Riesel High School is a public high school located in Riesel, Texas (USA) and classified as a 2A school by the UIL. It is part of the Riesel Independent School District located in southeastern McLennan County. In 2015, the school was rated "Met Standard" by the Texas Education Agency.

==Athletics==

The Riesel Indians compete in these sports -

- Baseball
- Basketball
- Cross Country
- Football
- Golf
- Powerlifting
- Softball
- Track and Field
- Volleyball

===State===
State Qualifiers

2022-Varsity Cross Country Boys-Cade Ehlers, Aiden Summers, Jason Chavez, Luke Teter, Robert Thomas, Micheal Martinez, and Nathan Shaw.

2024-Varsity Cross Country Boys-Travis McLellan, Jacob Shaw, Jason Chavez, Leoncio Moreno, Julian Martinez, and Matthew Hawkins.
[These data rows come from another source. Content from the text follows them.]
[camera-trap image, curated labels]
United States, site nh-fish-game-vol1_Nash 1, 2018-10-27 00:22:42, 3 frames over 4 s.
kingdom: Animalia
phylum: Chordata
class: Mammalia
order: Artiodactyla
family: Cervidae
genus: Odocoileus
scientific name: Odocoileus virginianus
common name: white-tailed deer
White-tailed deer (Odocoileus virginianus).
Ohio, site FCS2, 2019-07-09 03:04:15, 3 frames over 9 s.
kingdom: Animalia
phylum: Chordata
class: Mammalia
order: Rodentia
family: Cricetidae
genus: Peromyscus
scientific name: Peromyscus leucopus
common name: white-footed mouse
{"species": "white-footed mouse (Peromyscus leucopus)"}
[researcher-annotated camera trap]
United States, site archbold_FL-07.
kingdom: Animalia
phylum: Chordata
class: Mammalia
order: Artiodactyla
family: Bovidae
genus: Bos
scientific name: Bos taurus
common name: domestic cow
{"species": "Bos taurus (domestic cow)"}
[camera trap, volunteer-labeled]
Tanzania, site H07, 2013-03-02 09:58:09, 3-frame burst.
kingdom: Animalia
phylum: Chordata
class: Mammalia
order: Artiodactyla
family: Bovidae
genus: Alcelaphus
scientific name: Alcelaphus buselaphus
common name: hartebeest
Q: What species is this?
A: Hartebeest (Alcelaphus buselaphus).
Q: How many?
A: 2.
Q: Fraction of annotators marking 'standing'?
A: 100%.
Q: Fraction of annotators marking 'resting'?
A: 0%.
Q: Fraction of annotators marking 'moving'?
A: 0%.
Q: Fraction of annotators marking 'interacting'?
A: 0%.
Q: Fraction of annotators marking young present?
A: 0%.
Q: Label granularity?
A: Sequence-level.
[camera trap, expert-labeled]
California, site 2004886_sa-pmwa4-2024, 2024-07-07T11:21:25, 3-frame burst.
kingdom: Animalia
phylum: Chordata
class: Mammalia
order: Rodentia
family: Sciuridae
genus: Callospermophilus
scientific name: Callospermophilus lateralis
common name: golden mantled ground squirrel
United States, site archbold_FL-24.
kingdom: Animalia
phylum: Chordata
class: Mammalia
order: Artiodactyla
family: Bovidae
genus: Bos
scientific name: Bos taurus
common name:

2025-Varsity Cross Country Boys and Girls-Addison Cope, Travis McLellan, Jacob Shaw, Jason Chavez, Leoncio Moreno, Jemeraah Huges,Nickolas Cardona, and Matthew Hawkins

2025-Varsity Softball-Sveva Mariotti, Kaelyn Price, Addison Cope, Mollee Summers, Kennedy Guardiola, Landri Pick, Camdyn Benton, Lina Schmidt, Raizel Chaparro, Lauren Summers, and Kyleigh Benton.

===Rivalries===

Riesel fans and residents have long enjoyed a strong rivalry with the neighboring Mart Panthers, a campus located less than ten miles away on F.M. 1860.

==Activities==
Riesel offers the following extra-curricular activities - Cheerleading, Athletics, Cooking, Dance, FFA, One Act Play, Fishing, Life Skills, Spanish Club, and Band.